CAG finds NDA deal for 36 Rafale jets cheaper than UPA’s 2007 offer
The Comptroller and Auditor General has said that the NDA government’s Rafale deal to acquire 36 fighter jets in a flyaway condition is 2.86% cheaper than the price offered to the UPA government in 2007 by Dassault Aviation.
The CAG report on Capital Acquisition in the Indian Air Force (IAF), containing a comprehensive evaluation of the 2016 Rafale deal, was tabled in Parliament on Wednesday. Though the federal auditor has said that the deal is cheaper than the offer made in 2007, it has pointed out several concessions made by the NDA government to the French side which could have enhanced the cost.

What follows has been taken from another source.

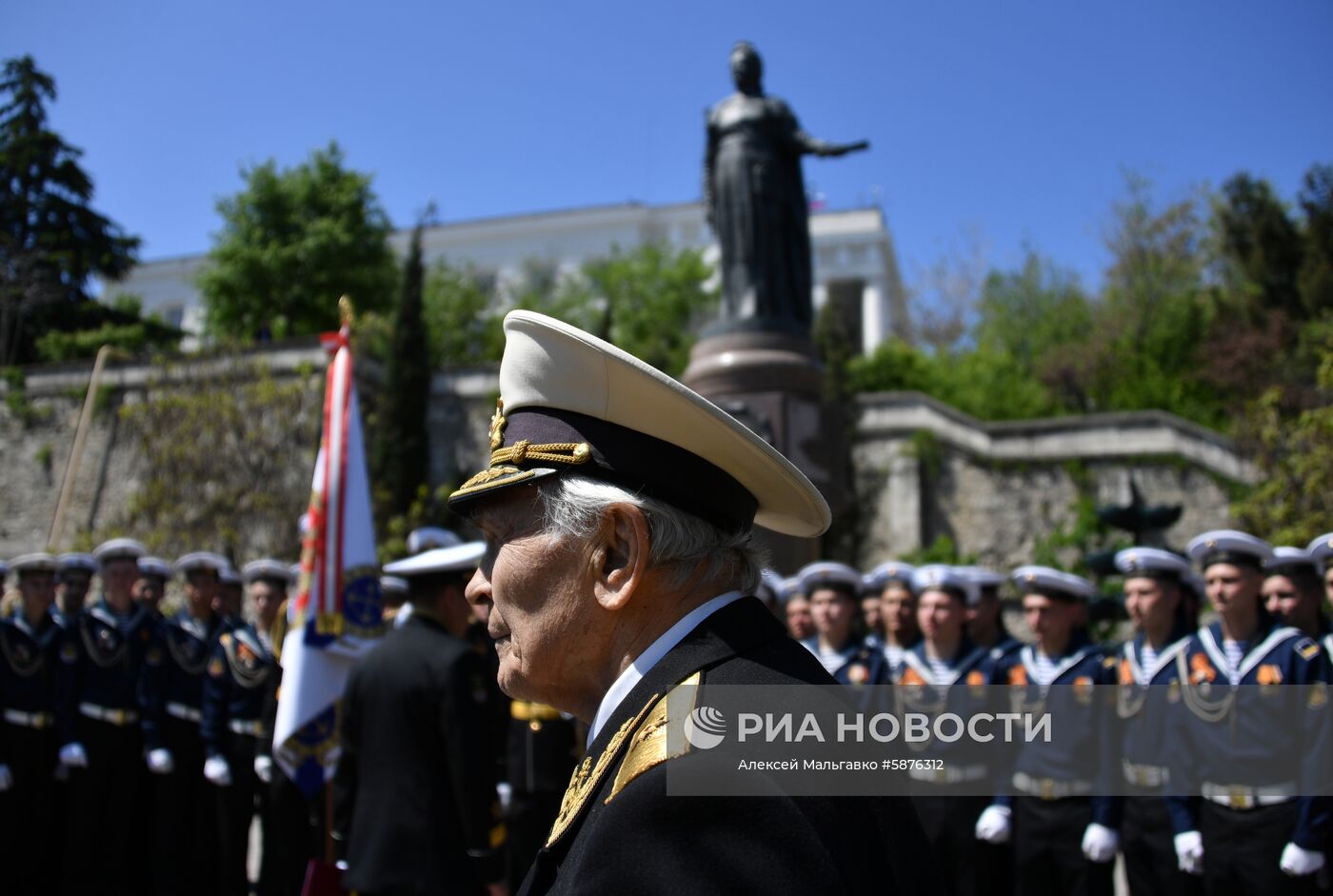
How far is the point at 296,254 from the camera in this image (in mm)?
32188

The auditor rejected defence ministry’s argument that 2016 contracted price of 36 basic flyaway aircraft was 9% lower than the price offered in 2007. It said that the contract for Rafale consisted of six different packages with a total of 14 items. The contracted price of seven items was higher than the aligned price, the price at which the contract should have been signed.
“Three items, including the basic aircraft, were procured at the same price. Four items were purchased at lower than the aligned price,” the auditor has said. The audit pointed out that the NDA government agreed with the refusal of the French side to provide a “sovereign guarantee” and instead accepted a “Letter of Comfort”.

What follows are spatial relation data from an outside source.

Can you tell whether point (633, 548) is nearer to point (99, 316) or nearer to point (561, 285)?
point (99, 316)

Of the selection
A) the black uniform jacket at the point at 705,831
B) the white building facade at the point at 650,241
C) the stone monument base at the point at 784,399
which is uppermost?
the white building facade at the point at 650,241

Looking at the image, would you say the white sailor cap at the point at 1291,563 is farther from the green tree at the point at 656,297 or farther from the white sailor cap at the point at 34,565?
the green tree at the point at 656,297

The French side also did not agree to the ministry of defence (MoD) request for opening of an Escrow account to manage the payments as a measure of safeguard.
The period fixed for delivery of the aircrafts were almost similar in both the offers. In the 2007 offer, 18 aircraft were to be delivered by 50th month of signing the contract and the next 18 were to be licensed produced in HAL and to be delivered from 49 to 72 months of the contract signing.
However, in the 2016 contract, the first 18 aircraft would be delivered between 36 to 53 months after signing of IGA (Inter-governmental agreement) and the remaining 18 to be delivered by 67 months.
The CAG noted in its report that in the 2007 offer, Dassault Aviation had provided performance and financial guarantees which was about 25% of the total value of the contract.
“The vendor had embedded the cost in its bid price. But in the 2016 contract there are no such guarantees/warranty. This led to saving for Dassault Aviation which was not passed on to India,” it observed.
The auditor has found that four of the Indian specific enhancements were not needed at all because in the technical evaluation of 2010, the IAF had pointed out these were not needed. However, they got included in the scope, despite IAF making several attempts to reduce these items, it said.